Grüne nominieren Christoph Lochmüller als Bundestagskandidat

Bundestag: Erding fliegt aus Kandidatenkarussell

Christoph Lochmüller heißt der Bundestagskandidat von Bündnis 90/Die Grünen im Wahlkreis Erding-Ebersberg. Der Hohenlindener setzte sich am Samstag in der Aufstellungsversammlung seiner Partei in Vaterstetten gegen Maria Feckl, Ami Lanzinger, Jonas Lorenz, Gunter Schmidt und Andreas Wichmann durch – je drei aus Erding und Ebersberg.

Erding/Vaterstetten Christoph Lochmüller heißt der Bundestagskandidat von Bündnis 90/Die Grünen im Wahlkreis Erding-Ebersberg. Der Hohenlindener setzte sich am Samstag in der Aufstellungsversammlung seiner Partei in Vaterstetten gegen Maria Feckl, Ami Lanzinger, Jonas Lorenz, Gunter Schmidt und Andreas Wichmann durch – je drei aus Erding und Ebersberg.

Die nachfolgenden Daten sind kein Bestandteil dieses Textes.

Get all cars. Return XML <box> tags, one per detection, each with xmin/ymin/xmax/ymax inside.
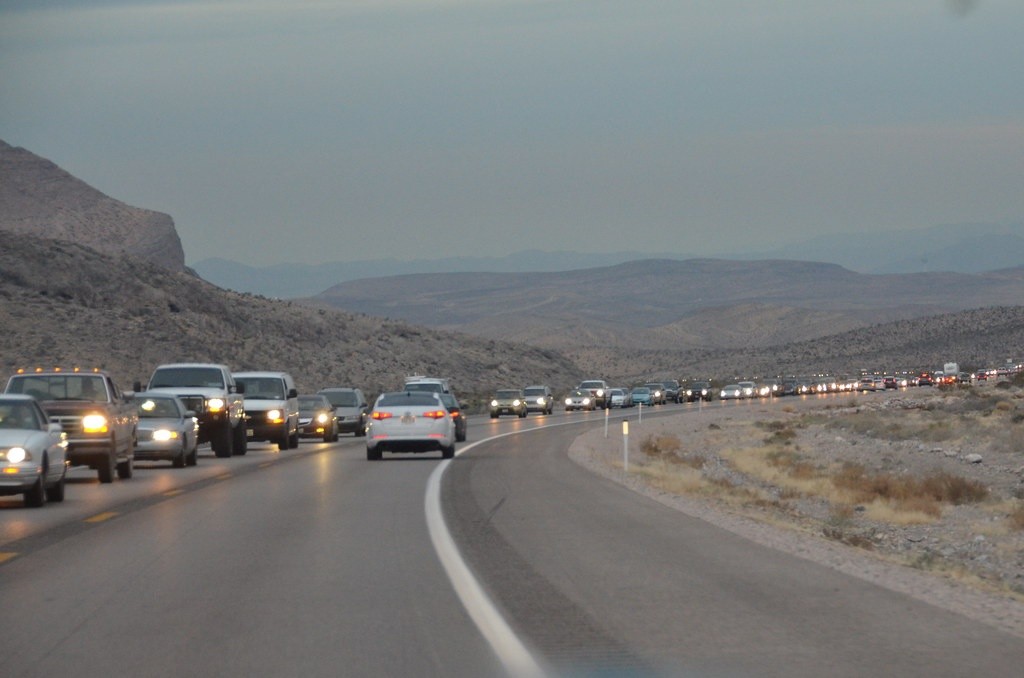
<box><xmin>296</xmin><ymin>393</ymin><xmax>341</xmax><ymax>444</ymax></box>
<box><xmin>564</xmin><ymin>389</ymin><xmax>596</xmax><ymax>411</ymax></box>
<box><xmin>608</xmin><ymin>386</ymin><xmax>633</xmax><ymax>408</ymax></box>
<box><xmin>0</xmin><ymin>393</ymin><xmax>69</xmax><ymax>508</ymax></box>
<box><xmin>440</xmin><ymin>389</ymin><xmax>469</xmax><ymax>442</ymax></box>
<box><xmin>629</xmin><ymin>386</ymin><xmax>655</xmax><ymax>407</ymax></box>
<box><xmin>119</xmin><ymin>391</ymin><xmax>200</xmax><ymax>467</ymax></box>
<box><xmin>719</xmin><ymin>385</ymin><xmax>746</xmax><ymax>400</ymax></box>
<box><xmin>489</xmin><ymin>389</ymin><xmax>529</xmax><ymax>418</ymax></box>
<box><xmin>737</xmin><ymin>364</ymin><xmax>1022</xmax><ymax>400</ymax></box>
<box><xmin>361</xmin><ymin>392</ymin><xmax>459</xmax><ymax>458</ymax></box>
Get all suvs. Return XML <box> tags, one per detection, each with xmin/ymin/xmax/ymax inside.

Damit steht fest: Keiner der bislang nominierten Bundestagskandidaten ist aus Erding. Der Vorstand der Erdinger Grünen hatte auf Ami Lanzinger gehofft, der das Votum des Landesvorstands der Grünen Jugend Bayern im Rücken hatte. Mit ihm wäre ein aussichtsreicher Listenplatz möglich gewesen. Das ist jetzt völlig offen.

Die Kandidaturen Feckls aus Forstern und Lorenz’ aus Pastetten sollen parteiintern nicht unumstritten gewesen sein. Beide sind Politneulinge, der 22-jährige Lorenz trat nach Informationen unserer Zeitung erst vor zwei Wochen in die Partei ein, wohl wegen der Kandidatur. Er erhielt nur fünf Stimmen.

Erst im dritten Wahlgang erreichte der 54-jährige Lochmüller die absolute Mehrheit. Von den 81 Wahlberechtigten hatten ihm in der Stichwahl gegen Feckl 53 ihre Stimme gegeben. Feckl erhielt 24, zwei stimmten mit Nein, weitere zwei enthielten sich.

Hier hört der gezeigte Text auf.